### What you will do
Each line at or after the one containing "Dr Samaresh Chandra" should be transcribed exactly, up to and including the final line of the data.

□ □ □ □

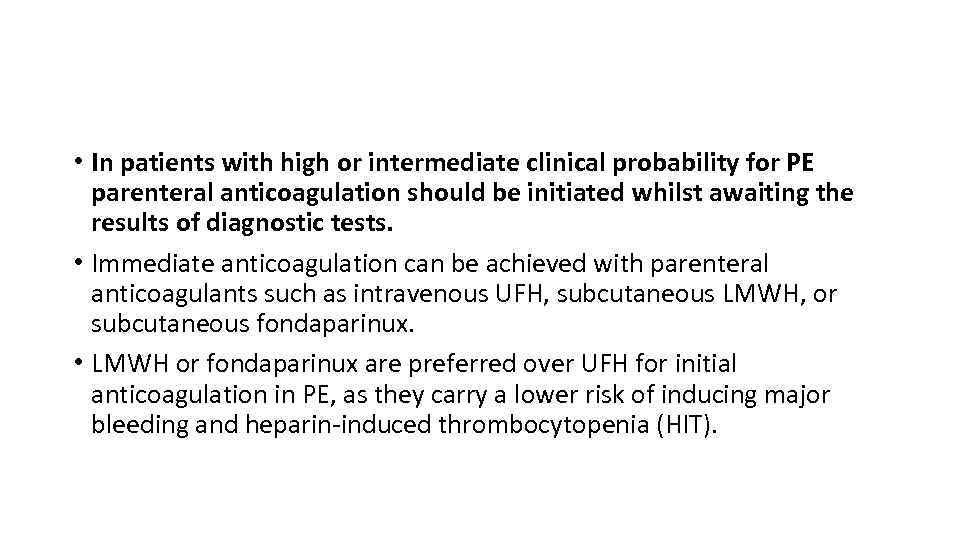 • In patients with high or intermediate clinical probability for PE parenteral anticoagulation should be initiated whilst awaiting the results of diagnostic tests.

• Immediate anticoagulation can be achieved with parenteral anticoagulants such as intravenous UFH, subcutaneous LMWH, or subcutaneous fondaparinux.

• LMWH or fondaparinux are preferred over UFH for initial anticoagulation in PE, as they carry a lower risk of inducing major bleeding and heparin-induced thrombocytopenia (HIT).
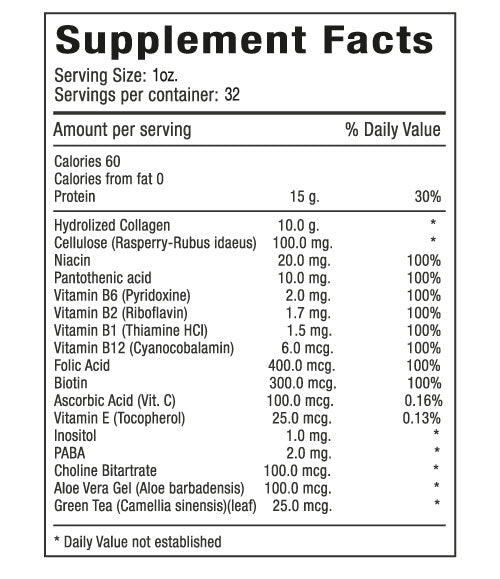 Supplement Facts

Serving Size: 1oz.
Servings per container: 32

| Amount per serving | | % Daily Value |
|---|---|---|
| Calories 60 | | |
| Calories from fat 0 | | |
| Protein | 15 g. | 30% |
| Hydrolized Collagen | 10.0 g. | * |
| Cellulose (Rasperry-Rubus idaeus) | 100.0 mg. | * |
| Niacin | 20.0 mg. | 100% |
| Pantothenic acid | 10.0 mg. | 100% |
| Vitamin B6 (Pyridoxine) | 2.0 mg. | 100% |
| Vitamin B2 (Riboflavin) | 1.7 mg. | 100% |
| Vitamin B1 (Thiamine HCl) | 1.5 mg. | 100% |
| Vitamin B12 (Cyanocobalamin) | 6.0 mcg. | 100% |
| Folic Acid | 400.0 mcg. | 100% |
| Biotin | 300.0 mcg. | 100% |
| Ascorbic Acid (Vit. C) | 100.0 mcg. | 0.16% |
| Vitamin E (Tocopherol) | 25.0 mcg. | 0.13% |
| Inositol | 1.0 mg. | * |
| PABA | 2.0 mg. | * |
| Choline Bitartrate | 100.0 mcg. | * |
| Aloe Vera Gel (Aloe barbadensis) | 100.0 mcg. | * |
| Green Tea (Camellia sinensis)(leaf) | 25.0 mcg. | * |

* Daily Value not established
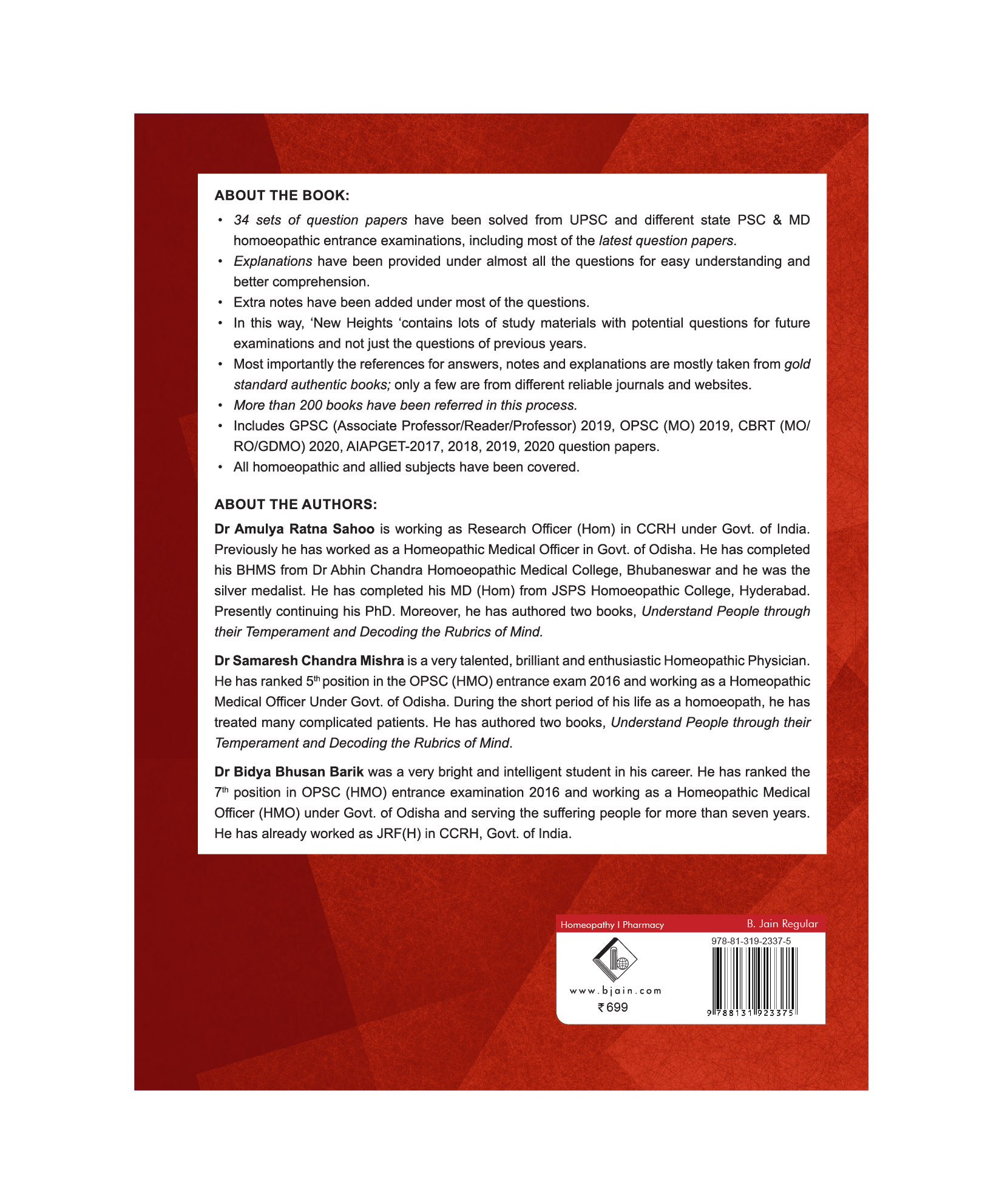 ABOUT THE BOOK:

• 34 sets of question papers have been solved from UPSC and different state PSC & MD homoeopathic entrance examinations, including most of the latest question papers.
• Explanations have been provided under almost all the questions for easy understanding and better comprehension.
• Extra notes have been added under most of the questions.
• In this way, 'New Heights 'contains lots of study materials with potential questions for future examinations and not just the questions of previous years.
• Most importantly the references for answers, notes and explanations are mostly taken from gold standard authentic books; only a few are from different reliable journals and websites.
• More than 200 books have been referred in this process.
• Includes GPSC (Associate Professor/Reader/Professor) 2019, OPSC (MO) 2019, CBRT (MO/RO/GDMO) 2020, AIAPGET-2017, 2018, 2019, 2020 question papers.
• All homoeopathic and allied subjects have been covered.

ABOUT THE AUTHORS:

Dr Amulya Ratna Sahoo is working as Research Officer (Hom) in CCRH under Govt. of India. Previously he has worked as a Homeopathic Medical Officer in Govt. of Odisha. He has completed his BHMS from Dr Abhin Chandra Homoeopathic Medical College, Bhubaneswar and he was the silver medalist. He has completed his MD (Hom) from JSPS Homoeopathic College, Hyderabad. Presently continuing his PhD. Moreover, he has authored two books, Understand People through their Temperament and Decoding the Rubrics of Mind.

Dr Samaresh Chandra Mishra is a very talented, brilliant and enthusiastic Homeopathic Physician. He has ranked 5$^{th}$ position in the OPSC (HMO) entrance exam 2016 and working as a Homeopathic Medical Officer Under Govt. of Odisha. During the short period of his life as a homoeopath, he has treated many complicated patients. He has authored two books, Understand People through their Temperament and Decoding the Rubrics of Mind.

Dr Bidya Bhusan Barik was a very bright and intelligent student in his career. He has ranked the 7$^{th}$ position in OPSC (HMO) entrance examination 2016 and working as a Homeopathic Medical Officer (HMO) under Govt. of Odisha and serving the suffering people for more than seven years. He has already worked as JRF(H) in CCRH, Govt. of India.

Homeopathy I Pharmacy B. Jain Regular

www.bjain.com
₹699

978-81-319-2337-5
9 788131 923375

□ □ □ □

### Your response
Dr Samaresh Chandra Mishra is a very talented, brilliant and enthusiastic Homeopathic Physician. He has ranked 5$^{th}$ position in the OPSC (HMO) entrance exam 2016 and working as a Homeopathic Medical Officer Under Govt. of Odisha. During the short period of his life as a homoeopath, he has treated many complicated patients. He has authored two books, Understand People through their Temperament and Decoding the Rubrics of Mind.

Dr Bidya Bhusan Barik was a very bright and intelligent student in his career. He has ranked the 7$^{th}$ position in OPSC (HMO) entrance examination 2016 and working as a Homeopathic Medical Officer (HMO) under Govt. of Odisha and serving the suffering people for more than seven years. He has already worked as JRF(H) in CCRH, Govt. of India.

Homeopathy I Pharmacy B. Jain Regular

www.bjain.com
₹699

978-81-319-2337-5
9 788131 923375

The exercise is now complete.